China Calls Junket Giant on the Carpet

A news report presumably published with Beijing’s backing accuses Suncity Group of creating an illegal offshore market on the mainland for Chinese citizens to gamble online. Chairman Alvin Chau Cheok Wa (l.) vehemently denied the charge, but Macau regulators have taken notice.

China Calls Junket Giant on the Carpet

Macau’s largest junket operator, Suncity, has come under fire in China for its extensive online gambling operations.

A Reuters report says the Economic Information Daily, an online news site sponsored by China’s state-run Xinhua News Agency, has taken aim at the company, accusing it of cultivating an offshore online market on the mainland that is illegally siphoning billions of yuan out of the country and causing harm to the social and economic order.

Claiming to have interviewed 30 gamblers, the site accuses Suncity Group of actively signing up Chinese players who gambled in its VIP rooms in Macau to its online gaming and proxy betting services. It also claims the junket is enabling players to bet through online casinos in the Philippines and Cambodia that utilize underground banks to evade China’s currency restrictions.

“The annual amount bet through online gambling in the mainland is more than 1 trillion yuan (US$145 billion), equivalent to nearly twice the annual income of China’s lottery,” the report claimed.

SunCity Chairman Alvin Chau Cheok Wa denied the allegation at a hastily called—and very short—press conference on Saturday. He said SunCity has not participated in online gaming and has obeyed all the laws of Macau and China. He also denied he was on China’s “wanted list.”

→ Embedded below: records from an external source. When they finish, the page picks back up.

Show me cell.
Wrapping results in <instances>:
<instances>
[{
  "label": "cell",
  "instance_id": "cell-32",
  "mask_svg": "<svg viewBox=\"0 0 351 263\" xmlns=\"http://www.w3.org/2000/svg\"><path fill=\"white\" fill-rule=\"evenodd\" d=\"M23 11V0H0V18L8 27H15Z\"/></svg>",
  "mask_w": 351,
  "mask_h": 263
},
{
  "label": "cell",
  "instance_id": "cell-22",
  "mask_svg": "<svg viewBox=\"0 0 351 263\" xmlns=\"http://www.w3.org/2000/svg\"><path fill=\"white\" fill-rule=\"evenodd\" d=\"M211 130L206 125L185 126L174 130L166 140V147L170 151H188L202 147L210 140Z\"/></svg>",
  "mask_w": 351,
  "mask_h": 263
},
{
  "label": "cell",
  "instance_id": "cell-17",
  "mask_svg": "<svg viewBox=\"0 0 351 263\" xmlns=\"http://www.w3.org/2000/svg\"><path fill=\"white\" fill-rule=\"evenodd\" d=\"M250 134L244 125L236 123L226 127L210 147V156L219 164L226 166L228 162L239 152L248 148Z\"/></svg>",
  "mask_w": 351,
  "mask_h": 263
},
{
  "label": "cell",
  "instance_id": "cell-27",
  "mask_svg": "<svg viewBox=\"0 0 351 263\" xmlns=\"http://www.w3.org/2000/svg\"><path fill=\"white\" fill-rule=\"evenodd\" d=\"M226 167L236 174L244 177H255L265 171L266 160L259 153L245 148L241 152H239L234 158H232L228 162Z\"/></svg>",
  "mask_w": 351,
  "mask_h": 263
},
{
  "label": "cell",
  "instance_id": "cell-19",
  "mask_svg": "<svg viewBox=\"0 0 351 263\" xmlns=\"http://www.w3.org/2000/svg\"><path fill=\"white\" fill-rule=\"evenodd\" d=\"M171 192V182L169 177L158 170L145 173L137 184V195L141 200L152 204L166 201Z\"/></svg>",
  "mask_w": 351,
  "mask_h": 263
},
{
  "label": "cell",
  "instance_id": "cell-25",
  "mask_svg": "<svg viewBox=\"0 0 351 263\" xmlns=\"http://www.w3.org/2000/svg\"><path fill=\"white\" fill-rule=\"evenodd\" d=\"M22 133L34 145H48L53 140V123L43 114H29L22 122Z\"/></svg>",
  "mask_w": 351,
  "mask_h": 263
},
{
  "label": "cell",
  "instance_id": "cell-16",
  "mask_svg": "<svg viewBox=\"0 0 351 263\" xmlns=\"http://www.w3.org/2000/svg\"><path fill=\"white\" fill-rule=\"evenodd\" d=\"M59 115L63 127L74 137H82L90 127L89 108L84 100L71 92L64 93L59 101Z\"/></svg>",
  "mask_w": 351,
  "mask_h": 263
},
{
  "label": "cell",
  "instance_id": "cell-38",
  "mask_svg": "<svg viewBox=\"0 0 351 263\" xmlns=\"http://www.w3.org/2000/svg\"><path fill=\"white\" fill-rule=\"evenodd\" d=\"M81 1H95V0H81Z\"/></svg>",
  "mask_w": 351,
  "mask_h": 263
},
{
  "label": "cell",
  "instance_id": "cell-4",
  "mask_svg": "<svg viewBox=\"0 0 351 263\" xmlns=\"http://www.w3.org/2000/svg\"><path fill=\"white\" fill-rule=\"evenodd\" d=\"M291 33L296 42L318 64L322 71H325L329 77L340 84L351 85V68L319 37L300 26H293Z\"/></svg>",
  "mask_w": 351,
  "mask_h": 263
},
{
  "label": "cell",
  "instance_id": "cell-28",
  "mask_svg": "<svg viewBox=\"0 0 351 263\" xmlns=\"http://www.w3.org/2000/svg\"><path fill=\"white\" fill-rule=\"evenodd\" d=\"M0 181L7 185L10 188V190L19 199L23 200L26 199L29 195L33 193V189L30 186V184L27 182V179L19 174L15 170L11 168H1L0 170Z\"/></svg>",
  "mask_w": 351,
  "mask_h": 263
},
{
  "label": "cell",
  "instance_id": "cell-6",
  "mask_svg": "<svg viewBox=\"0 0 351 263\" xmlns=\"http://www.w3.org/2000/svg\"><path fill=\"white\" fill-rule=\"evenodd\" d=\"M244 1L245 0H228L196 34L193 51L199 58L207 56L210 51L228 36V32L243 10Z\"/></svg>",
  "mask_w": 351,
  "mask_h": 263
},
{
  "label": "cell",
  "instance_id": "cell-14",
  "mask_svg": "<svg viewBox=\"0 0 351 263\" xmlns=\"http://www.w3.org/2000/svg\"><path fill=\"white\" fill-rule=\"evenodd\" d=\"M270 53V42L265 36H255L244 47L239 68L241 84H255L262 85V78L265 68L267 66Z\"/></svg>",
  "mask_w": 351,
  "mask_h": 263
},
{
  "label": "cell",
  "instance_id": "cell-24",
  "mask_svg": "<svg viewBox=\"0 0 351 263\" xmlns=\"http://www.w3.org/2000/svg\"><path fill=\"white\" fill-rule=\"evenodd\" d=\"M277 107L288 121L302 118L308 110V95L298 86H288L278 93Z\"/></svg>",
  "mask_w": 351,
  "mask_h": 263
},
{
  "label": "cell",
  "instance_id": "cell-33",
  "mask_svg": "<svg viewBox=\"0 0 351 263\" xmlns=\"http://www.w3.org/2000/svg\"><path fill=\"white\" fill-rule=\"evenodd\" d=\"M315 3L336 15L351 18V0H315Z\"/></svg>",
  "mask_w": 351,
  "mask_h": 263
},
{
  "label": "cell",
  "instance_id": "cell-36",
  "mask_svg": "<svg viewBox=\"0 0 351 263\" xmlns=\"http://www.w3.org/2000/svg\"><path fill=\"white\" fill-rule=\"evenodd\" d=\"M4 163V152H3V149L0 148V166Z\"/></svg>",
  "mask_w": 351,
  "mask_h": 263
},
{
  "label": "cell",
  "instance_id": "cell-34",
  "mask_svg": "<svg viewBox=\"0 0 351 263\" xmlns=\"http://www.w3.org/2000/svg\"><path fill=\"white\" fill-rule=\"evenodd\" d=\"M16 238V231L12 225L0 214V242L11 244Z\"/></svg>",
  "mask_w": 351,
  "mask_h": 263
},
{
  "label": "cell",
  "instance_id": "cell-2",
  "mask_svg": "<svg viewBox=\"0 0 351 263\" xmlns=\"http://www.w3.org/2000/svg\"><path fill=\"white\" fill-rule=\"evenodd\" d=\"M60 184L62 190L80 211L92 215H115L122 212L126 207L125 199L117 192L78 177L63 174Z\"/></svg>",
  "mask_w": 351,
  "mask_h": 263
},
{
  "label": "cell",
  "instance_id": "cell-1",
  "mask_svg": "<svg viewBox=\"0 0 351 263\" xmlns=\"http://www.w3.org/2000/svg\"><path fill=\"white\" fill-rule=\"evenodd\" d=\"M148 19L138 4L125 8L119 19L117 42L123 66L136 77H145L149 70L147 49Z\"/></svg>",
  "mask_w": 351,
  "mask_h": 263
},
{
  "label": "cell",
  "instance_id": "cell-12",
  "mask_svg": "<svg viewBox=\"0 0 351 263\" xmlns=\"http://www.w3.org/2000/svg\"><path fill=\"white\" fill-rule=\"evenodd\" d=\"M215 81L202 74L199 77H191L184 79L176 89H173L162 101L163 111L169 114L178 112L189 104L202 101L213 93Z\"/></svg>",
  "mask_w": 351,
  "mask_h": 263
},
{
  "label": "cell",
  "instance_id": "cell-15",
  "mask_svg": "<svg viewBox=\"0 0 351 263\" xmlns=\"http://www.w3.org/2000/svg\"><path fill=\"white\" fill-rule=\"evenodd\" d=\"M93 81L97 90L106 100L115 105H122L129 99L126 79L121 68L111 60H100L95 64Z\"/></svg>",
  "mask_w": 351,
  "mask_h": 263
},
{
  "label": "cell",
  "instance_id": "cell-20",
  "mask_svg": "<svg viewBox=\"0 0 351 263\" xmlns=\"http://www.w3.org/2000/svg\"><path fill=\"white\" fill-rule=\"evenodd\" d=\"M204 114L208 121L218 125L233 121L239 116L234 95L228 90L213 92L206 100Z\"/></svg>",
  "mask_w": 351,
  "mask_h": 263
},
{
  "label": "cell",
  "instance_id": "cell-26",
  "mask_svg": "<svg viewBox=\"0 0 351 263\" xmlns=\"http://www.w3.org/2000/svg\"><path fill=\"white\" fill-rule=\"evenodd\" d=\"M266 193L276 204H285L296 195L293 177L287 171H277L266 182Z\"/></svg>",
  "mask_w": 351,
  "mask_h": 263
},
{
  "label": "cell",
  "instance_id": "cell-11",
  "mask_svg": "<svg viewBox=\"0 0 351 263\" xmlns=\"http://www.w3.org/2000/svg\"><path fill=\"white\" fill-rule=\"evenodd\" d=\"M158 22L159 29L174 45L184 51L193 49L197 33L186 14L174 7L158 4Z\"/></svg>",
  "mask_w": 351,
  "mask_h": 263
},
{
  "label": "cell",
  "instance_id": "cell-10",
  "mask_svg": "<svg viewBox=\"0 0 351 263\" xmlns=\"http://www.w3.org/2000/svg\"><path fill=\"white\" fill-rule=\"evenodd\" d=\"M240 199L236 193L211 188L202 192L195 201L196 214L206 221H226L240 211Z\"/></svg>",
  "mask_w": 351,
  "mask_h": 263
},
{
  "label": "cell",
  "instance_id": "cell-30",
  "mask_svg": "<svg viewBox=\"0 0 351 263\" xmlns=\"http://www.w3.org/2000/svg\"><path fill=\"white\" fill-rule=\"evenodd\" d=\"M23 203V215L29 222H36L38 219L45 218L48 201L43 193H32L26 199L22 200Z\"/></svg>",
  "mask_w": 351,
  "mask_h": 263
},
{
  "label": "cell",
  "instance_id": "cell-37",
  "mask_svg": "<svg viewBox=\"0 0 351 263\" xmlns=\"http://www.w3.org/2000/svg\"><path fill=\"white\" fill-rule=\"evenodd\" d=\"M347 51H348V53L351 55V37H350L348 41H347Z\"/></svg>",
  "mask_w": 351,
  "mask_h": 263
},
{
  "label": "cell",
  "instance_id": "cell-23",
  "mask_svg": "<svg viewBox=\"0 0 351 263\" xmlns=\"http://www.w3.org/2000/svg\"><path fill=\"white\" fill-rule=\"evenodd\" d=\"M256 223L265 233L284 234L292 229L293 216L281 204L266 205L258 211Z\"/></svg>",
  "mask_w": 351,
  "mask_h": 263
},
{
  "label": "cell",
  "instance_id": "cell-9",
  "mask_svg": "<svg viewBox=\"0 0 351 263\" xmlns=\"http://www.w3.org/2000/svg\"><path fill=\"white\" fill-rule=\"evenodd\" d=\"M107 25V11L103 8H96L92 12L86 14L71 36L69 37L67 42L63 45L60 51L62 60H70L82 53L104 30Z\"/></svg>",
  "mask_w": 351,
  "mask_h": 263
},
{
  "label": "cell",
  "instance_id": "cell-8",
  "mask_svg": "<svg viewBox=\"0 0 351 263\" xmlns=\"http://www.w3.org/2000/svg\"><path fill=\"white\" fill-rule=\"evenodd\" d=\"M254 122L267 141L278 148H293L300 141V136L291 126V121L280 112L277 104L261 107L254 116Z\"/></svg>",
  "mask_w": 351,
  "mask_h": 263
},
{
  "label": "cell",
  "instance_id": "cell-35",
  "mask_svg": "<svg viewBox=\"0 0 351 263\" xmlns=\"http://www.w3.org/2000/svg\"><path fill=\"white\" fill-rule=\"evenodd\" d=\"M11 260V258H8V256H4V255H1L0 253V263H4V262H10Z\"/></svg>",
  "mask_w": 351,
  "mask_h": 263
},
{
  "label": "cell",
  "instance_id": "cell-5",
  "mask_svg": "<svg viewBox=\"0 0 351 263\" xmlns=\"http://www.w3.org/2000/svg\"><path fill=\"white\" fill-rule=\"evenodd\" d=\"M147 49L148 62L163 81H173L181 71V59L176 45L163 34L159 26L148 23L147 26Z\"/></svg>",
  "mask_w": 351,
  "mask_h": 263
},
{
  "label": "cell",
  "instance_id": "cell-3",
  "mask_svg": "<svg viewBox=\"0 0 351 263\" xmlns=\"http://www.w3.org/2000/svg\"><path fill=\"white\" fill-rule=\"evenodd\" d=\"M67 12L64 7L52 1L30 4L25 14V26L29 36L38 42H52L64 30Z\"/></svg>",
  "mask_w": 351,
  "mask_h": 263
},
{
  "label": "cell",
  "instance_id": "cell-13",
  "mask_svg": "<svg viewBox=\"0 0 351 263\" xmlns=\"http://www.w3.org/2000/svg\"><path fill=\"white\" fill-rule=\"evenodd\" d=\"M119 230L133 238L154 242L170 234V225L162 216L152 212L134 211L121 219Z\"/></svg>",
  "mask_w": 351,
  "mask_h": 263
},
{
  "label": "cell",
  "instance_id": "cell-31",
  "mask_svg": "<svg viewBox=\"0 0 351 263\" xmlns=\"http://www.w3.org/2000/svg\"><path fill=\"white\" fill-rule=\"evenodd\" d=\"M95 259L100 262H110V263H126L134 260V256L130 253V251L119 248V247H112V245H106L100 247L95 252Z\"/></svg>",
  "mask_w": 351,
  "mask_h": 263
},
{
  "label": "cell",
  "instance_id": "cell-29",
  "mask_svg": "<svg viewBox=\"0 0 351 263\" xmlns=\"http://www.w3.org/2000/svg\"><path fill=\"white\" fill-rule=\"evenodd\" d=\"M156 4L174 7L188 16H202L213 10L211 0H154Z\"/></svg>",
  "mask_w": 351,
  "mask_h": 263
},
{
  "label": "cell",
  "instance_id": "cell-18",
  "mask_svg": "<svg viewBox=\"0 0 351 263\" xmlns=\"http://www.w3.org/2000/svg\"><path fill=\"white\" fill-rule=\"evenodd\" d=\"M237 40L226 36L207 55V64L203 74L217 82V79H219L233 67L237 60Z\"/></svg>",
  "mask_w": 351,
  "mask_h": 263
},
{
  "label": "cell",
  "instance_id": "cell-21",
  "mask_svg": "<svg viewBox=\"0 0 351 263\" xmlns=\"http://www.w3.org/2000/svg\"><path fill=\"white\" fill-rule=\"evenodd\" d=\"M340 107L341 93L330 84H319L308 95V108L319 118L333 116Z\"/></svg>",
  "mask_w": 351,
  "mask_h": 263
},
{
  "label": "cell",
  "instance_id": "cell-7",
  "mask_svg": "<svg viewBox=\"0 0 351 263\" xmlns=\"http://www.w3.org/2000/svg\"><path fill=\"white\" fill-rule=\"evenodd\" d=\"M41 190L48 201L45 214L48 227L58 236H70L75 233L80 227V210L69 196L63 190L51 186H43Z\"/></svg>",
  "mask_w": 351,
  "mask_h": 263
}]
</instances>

In addition, Chau said that his company would not participate in any gaming activity outside of Macau that is not recognized as legal by Macau law, even if it is legal in another jurisdiction.

According to Reuters, it’s the first time a Macau junket has been singled out for online gaming activity. The accusations come as China faces slowing economic growth and pressure to limit capital outflows.

But it’s not the first time that capital flight has emerged as a sore point in Beijing’s dealings with Macau, the self-governing territory that is the only place in China where gambling is legal. In 2014 and 2015, the government launched a nationwide crackdown on corruption and extravagant spending by members of the Communist Party elite. Casino revenue in Macau plummeted as high rollers from the mainland, the core of the territory’s VIP-centric gaming industry, stayed away en masse.

The junkets were not denounced by name in the crackdown, but it’s well-known that they control the VIP market as the middlemen who bring high rollers to play, extend credit and comps and collect on their gambling debts, which are not legally enforceable in China. They are thought to operate as a shadow banking system for moving capital out of the country.

In the international law enforcement community, the junkets have been under scrutiny for decades, most notably in the United States, for their alleged ties to Chinese organized crime and their alleged role in facilitating money laundering and illicit capital flows.

Ironically, as Macau has grown with billions of dollars of gaming-related investment from publicly traded companies in the U.S and the junkets have sought to shed their shady image, Suncity has led the way, investing outside the territory in the operations and development side and diversifying into an array of non-gaming industries.

Suncity quickly issued a denial of the report, at least as far as its operations in Macau, where online gambling also is illegal. It declared the company a “legitimate institution granted with (a) junket promoter license” that “has no possession of any casino and gaming tables, neither does it operate any online gaming business.”

“The junket promoting business, operated by the company and other related companies in Macau and other geographical areas, is rigorously licensed to perform in accordance with legal requirements and the license conditions,” the company said.

Macau’s Gaming Inspection and Coordination Bureau, told Reuters that any violations of local laws and regulations would affect the qualifications of junket operators and result in “serious action” by the agency. It was reported locally that officials with the bureau had met with Suncity representatives to discuss its activities.

Brokerage Sanford C. Bernstein said in a client note that the report “could be a warning message for Suncity and maybe other online gaming/proxy betting operators to tone down excessive offshore play.

“Junkets may face greater scrutiny on their offshore businesses, some game play may gravitate back to Macau as players may retreat from online play, and junkets may face greater scrutiny in Macau on how they interact with players,” Bernstein warned.